Study finds Sri Lanka import tax exemption schemes prone to abuse
ECONOMYNEXT – Sri Lanka’s import tax exemption schemes are not transparent, subject to undue official discretion and prone to abuse, a study by the Verité Research think-tank has found.
Called ‘Wading Through Murky Waters’, the think-tank said its findings were a case study of “regulatory ineffectiveness” in Sri Lanka.
“The predictability, efficiency and openness of regulatory procedures are critical to enhance their effectiveness. In the absence of these features, procedures will fail to generate expected outcomes,” the report said. “Such opaque processes are also prone to abuse.”
The tax exemption schemes that provide relief from a host of government taxes can be a significant cost saving to most businesses
The import taxes covered are import duty, import cess, Port and Airport Development Levy (PAL), Nation Building Tax (NBT) and Value Added Tax (VAT).
The study analysed tax exemptions in place for agricultural equipment such as green houses, drip irrigation systems and polytunnels, vital to enhance sector productivity.
To prevent misuse of the exemptions to evade taxes, the government requires businesses to follow a certain process to demonstrate eligibility.
Verité Research said the three problems the study identified with the current process diminishes the effectiveness of the scheme in terms of achieving expected benefits and increases the potential for it to be misused.
Among its key findings are that procedures to obtain approvals for businesses to be eligible for the exemptions are neither documented nor publicly available.

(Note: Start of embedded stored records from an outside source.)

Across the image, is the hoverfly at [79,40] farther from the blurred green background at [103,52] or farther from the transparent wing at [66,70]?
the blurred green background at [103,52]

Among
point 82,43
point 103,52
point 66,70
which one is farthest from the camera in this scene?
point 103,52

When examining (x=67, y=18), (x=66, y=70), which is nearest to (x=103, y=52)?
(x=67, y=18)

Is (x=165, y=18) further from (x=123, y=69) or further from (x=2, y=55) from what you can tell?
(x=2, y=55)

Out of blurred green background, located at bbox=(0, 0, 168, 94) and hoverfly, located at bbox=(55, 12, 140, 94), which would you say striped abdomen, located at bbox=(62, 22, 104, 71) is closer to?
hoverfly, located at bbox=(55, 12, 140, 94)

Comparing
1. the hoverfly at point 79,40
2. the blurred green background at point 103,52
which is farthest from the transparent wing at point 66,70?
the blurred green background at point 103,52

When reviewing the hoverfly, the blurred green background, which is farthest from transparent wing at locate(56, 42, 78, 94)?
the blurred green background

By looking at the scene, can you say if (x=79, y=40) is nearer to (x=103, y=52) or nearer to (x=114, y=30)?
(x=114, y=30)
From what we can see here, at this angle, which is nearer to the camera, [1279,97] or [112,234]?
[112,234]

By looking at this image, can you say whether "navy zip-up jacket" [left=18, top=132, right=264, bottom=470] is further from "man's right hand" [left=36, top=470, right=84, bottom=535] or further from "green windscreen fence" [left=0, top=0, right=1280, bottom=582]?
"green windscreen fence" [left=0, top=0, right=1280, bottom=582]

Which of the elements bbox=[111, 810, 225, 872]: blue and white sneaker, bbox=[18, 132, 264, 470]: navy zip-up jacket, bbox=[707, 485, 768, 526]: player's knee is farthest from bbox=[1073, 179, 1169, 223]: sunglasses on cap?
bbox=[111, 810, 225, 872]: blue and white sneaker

As a result, businesses must rely on verbal instructions provided by the agencies and visit these organisations in person to obtain instructions.
“Research by Verité Research (VR) finds that verbal directives provided by different officers in different agencies are often inconsistent, making such instructions unreliable,” the report said.
“Research also revealed that lack of a documented procedure favours incumbent businesses with access to high level bureaucrats at a personal level that can guide them through the opaque system over new businesses that do not have the same level of access.”
The study also said criteria by which exemptions are approved by relevant government agencies are neither documented nor made publicly available.
“The determination of the applicant’s eligibility and the product for exemption is subject to undue discretion on the part of the officer-in-charge. This state of affairs reduces the predictability of the outcome and leaves room for misuse and corruption.”
The report also said the current approval process is prone to abuse by tax evaders who can import products other than those eligible under these schemes in collusion with officials.
“Import statistics may potentially help assess impact of the schemes on targeted beneficiaries and detect instances of such misuse. The absence of such data further increases the possibility of abuse.”